:: Instructions to follow ::
Return the text of every item below without changing a word, and leave the pictures out of your answer.

:: Supplied data ::
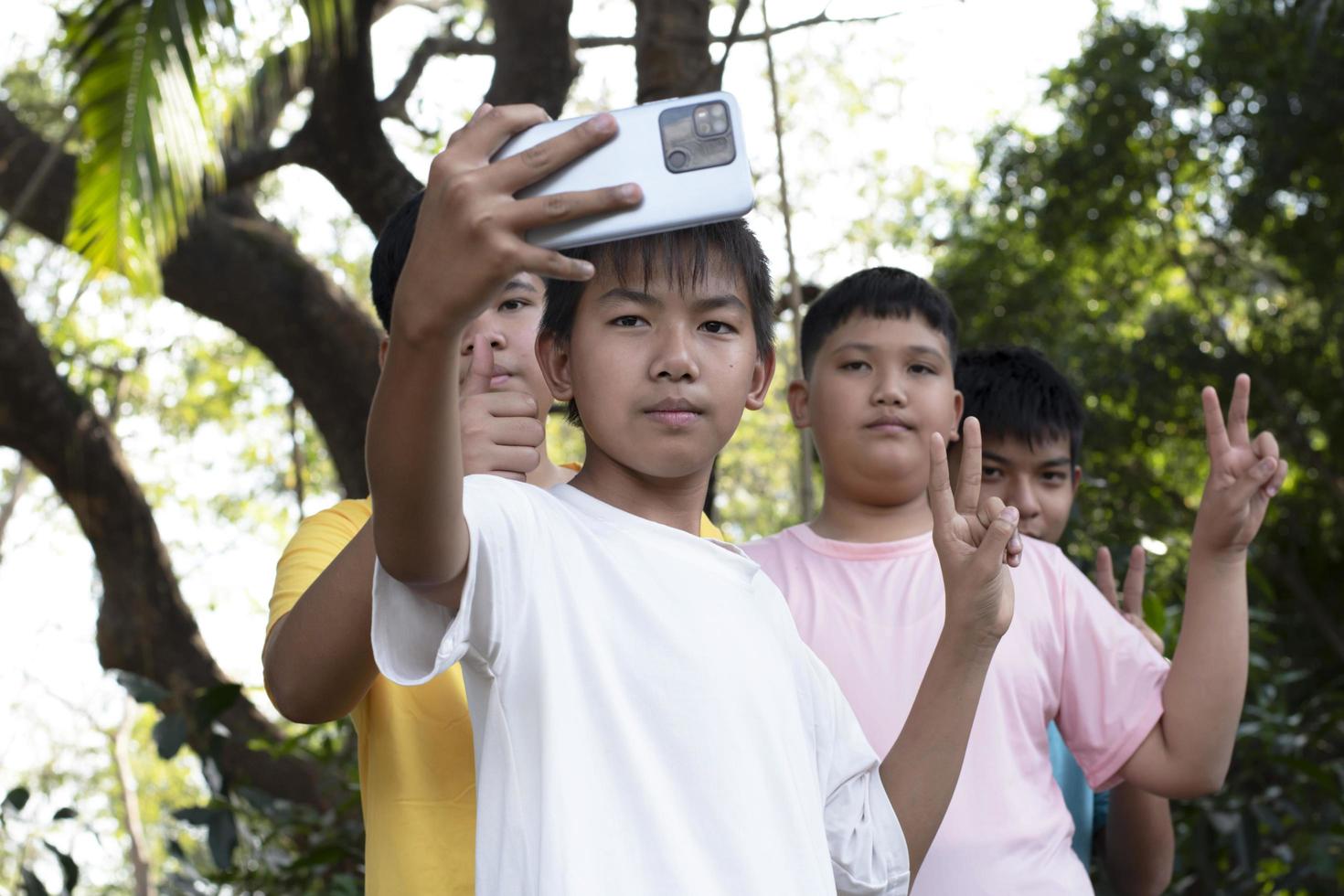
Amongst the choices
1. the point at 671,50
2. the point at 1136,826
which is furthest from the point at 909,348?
the point at 671,50

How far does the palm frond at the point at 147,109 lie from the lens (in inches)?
134

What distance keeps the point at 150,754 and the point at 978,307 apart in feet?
28.0

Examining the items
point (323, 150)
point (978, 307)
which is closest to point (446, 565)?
point (323, 150)

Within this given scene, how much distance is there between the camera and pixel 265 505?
11664 mm

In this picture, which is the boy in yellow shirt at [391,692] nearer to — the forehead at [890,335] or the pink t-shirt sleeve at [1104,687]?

:: Written reply ::
Amongst the choices
1. the point at 671,50
2. the point at 1136,826
which is furthest from the point at 909,348?
the point at 671,50

How far does the palm frond at the point at 147,109 lie from the lens (in inches)?
134

What distance keeps the point at 150,754 and the point at 978,307 apart in feet?
28.0

Examining the items
point (323, 150)
point (978, 307)
which is closest to point (446, 565)?
point (323, 150)

Within this given scene, how much distance is there between the camera and pixel 265 505?
11664 mm

In this picture, which is the boy in yellow shirt at [391,692] nearer to — the forehead at [890,335] or the pink t-shirt sleeve at [1104,687]?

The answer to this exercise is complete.